I am trying to show that $k | 12$ given $k$ is the order of $2$ mod $13$. Is it sufficient if I use Euler's theorem like this: By Euler's theorem, since (2,13) = 1, we have it that $2^{\phi(13)} \equiv 1$ (mod 13) which implies that $2^{12} \equiv 1$ (mod 13). So certainly, $k$ divides 12. Is that right?
Also, I am trying to show that $2^{i} \equiv 2^{j}$ (mod 13) $\Leftrightarrow i \equiv j$ (mod 12) however I am unsure how to start. For instance, intuitively I want to use the logarithm rules but this is probably invalid in the context of modular arithmetic. I want to use Euler's theorem since $\phi(13 = 12$ however I am unsure how to connect the two implications.
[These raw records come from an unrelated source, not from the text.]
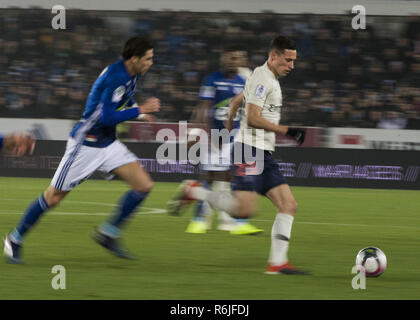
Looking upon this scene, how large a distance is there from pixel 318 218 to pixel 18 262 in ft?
19.0

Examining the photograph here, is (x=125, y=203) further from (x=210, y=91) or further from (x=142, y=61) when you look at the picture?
(x=210, y=91)

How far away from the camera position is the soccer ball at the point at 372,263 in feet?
23.3

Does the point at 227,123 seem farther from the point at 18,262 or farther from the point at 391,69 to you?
the point at 391,69

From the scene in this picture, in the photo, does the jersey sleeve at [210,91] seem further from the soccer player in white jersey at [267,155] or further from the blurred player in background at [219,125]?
the soccer player in white jersey at [267,155]

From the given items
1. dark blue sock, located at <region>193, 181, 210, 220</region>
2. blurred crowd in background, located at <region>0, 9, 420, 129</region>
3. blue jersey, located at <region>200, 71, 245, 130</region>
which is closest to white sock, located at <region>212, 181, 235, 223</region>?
dark blue sock, located at <region>193, 181, 210, 220</region>

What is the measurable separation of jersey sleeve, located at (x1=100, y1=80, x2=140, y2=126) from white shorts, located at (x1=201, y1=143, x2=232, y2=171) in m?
3.06

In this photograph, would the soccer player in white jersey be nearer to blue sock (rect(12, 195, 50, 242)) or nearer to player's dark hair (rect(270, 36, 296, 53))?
player's dark hair (rect(270, 36, 296, 53))

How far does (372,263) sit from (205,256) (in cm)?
180

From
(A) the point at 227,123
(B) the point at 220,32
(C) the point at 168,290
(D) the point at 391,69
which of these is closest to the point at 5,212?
(A) the point at 227,123

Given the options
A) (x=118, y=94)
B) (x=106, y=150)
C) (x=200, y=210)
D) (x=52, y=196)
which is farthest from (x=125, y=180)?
Answer: (x=200, y=210)

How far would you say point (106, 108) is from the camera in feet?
24.7

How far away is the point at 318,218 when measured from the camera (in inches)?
489

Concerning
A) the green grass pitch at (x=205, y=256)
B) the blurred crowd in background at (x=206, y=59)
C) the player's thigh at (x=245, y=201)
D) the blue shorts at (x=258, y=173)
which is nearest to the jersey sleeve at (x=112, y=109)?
the blue shorts at (x=258, y=173)

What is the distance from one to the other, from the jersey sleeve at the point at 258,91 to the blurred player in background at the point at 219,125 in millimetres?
2942
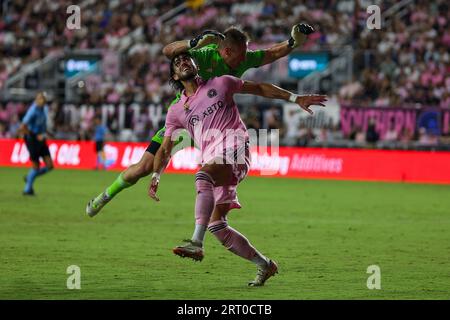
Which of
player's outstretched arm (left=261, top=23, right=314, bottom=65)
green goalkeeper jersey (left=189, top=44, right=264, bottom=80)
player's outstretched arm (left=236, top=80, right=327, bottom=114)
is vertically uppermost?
player's outstretched arm (left=261, top=23, right=314, bottom=65)

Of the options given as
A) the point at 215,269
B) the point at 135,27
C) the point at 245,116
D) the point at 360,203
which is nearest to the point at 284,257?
the point at 215,269

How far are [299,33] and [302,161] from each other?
845 inches

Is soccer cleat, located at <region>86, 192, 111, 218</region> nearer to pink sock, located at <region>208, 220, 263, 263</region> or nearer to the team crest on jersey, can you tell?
pink sock, located at <region>208, 220, 263, 263</region>

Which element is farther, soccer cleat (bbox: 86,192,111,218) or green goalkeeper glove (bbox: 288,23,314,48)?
soccer cleat (bbox: 86,192,111,218)

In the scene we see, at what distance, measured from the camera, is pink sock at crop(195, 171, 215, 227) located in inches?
381

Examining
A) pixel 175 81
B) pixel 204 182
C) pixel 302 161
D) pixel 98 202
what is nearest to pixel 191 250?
pixel 204 182

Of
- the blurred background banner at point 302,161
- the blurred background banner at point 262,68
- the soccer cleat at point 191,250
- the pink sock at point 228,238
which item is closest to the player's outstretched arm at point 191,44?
the pink sock at point 228,238

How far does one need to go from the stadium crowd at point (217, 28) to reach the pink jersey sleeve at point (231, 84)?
71.8 feet

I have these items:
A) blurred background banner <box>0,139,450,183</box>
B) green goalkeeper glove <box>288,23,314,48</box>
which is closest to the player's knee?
green goalkeeper glove <box>288,23,314,48</box>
First question: If already in your class or book, it has been proved that the order of any $a$ (relatively prime to $m$) divides $\varphi(m)$, then you can say, perhaps referring to this result, that certainly the order of $2$ divides $12$.
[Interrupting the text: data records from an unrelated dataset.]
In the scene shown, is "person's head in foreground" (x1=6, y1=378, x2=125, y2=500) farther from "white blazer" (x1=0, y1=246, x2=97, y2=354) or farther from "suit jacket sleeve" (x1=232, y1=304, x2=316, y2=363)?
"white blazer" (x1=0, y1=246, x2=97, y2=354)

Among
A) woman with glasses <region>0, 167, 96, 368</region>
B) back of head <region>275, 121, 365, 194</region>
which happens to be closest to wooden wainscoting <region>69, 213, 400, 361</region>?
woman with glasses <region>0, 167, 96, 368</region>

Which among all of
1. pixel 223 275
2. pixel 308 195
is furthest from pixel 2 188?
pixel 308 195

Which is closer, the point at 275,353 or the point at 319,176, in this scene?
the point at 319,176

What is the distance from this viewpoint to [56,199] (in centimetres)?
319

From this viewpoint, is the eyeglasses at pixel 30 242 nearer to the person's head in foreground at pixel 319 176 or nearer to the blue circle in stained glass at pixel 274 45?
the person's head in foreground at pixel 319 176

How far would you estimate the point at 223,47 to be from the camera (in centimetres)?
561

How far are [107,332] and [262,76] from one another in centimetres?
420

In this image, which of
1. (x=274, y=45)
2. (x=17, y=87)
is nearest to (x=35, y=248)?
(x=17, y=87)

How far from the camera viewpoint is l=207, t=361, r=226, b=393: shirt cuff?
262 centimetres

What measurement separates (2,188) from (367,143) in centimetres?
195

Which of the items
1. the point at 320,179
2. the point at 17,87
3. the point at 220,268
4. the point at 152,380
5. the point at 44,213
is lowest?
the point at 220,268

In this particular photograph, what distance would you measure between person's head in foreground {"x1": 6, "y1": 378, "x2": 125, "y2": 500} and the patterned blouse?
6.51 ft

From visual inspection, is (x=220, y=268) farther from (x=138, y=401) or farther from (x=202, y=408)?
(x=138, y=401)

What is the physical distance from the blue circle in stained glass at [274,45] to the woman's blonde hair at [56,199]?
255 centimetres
If you do not yet have such a theorem, then you can find the order of $2$ modulo $13$ by directly computing $2^1, 2^2, \dots$ modulo $13$ until you bump into $1$. It will turn out that the order of $2$ is exactly $12$. You will need that fact for the second question.
Second question: Assume $i$ and $j$ are non-negative integers, and that $i\le j$. Then $2^i\equiv 2^j\pmod{13}$ if and only if $2^{j-i}\equiv 1\pmod{13}$.
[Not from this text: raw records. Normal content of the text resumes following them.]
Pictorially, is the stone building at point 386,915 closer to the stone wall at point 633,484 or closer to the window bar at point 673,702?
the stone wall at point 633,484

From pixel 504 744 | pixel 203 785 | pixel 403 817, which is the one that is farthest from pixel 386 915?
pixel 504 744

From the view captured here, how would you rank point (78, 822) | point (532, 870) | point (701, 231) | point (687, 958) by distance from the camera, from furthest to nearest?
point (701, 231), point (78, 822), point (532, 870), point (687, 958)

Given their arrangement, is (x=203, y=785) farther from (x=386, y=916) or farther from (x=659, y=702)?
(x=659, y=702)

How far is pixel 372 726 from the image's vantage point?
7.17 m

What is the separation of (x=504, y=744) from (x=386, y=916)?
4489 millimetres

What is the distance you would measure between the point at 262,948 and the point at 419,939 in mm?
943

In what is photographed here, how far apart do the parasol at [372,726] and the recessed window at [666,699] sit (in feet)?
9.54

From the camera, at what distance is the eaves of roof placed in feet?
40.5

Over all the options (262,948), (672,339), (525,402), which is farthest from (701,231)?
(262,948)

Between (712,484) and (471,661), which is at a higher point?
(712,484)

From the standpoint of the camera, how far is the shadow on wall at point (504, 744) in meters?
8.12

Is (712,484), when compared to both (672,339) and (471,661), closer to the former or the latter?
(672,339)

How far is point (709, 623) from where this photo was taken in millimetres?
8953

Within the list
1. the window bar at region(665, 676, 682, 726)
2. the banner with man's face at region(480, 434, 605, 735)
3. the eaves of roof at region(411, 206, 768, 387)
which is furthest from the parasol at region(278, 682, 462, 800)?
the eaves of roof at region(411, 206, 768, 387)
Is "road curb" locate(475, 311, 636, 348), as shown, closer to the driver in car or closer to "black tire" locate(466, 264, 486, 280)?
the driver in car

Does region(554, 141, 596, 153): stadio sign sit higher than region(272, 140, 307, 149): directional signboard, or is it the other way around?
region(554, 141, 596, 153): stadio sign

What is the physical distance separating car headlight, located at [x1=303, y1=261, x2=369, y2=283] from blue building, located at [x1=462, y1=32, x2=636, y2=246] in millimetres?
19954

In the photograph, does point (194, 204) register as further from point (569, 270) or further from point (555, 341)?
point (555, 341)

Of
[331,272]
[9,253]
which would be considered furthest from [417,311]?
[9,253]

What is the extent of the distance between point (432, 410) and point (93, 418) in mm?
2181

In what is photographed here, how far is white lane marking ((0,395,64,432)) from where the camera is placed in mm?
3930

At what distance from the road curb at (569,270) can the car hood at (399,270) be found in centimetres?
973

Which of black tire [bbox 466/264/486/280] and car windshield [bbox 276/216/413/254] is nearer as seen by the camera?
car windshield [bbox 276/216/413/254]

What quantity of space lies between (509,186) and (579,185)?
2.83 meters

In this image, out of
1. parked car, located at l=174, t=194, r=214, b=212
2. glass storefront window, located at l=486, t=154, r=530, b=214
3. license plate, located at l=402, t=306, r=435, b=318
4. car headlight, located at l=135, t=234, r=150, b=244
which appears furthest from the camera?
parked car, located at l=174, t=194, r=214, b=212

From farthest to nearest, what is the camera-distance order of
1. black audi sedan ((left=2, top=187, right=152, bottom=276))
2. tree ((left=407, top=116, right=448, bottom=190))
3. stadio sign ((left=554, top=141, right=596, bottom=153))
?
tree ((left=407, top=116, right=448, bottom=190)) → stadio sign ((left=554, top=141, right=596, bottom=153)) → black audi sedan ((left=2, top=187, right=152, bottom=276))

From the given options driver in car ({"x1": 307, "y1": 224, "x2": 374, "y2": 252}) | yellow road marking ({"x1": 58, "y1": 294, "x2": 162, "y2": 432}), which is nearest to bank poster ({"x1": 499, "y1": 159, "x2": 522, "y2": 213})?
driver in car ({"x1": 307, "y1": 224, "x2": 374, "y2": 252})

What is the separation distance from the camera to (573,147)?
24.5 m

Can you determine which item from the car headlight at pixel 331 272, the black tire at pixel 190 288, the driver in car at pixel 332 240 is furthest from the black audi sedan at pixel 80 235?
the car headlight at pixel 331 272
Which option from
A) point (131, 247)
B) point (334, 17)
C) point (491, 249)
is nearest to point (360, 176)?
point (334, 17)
If you want to prove this, use the fact that if $a$ and $m$ are relatively prime, then $ax\equiv ay\pmod{m}$ if and only if $x\equiv y\pmod{m}$. Since $2$ has order exactly $12$, we have $2^{j-i}\equiv 1\pmod{13}$ if and only if $12$ divides $j-i$. An essentially identical argument takes care of the case $i\gt j$.
If you want to also deal with possibly negative integers $i$ and/or $j$, you will have to define what you mean by $2^{-k}$ for positive $k$. This can be done, but it is not the ordinary $2^{-k}$, it is the multiplicative inverse of $2^k$ modulo $13$.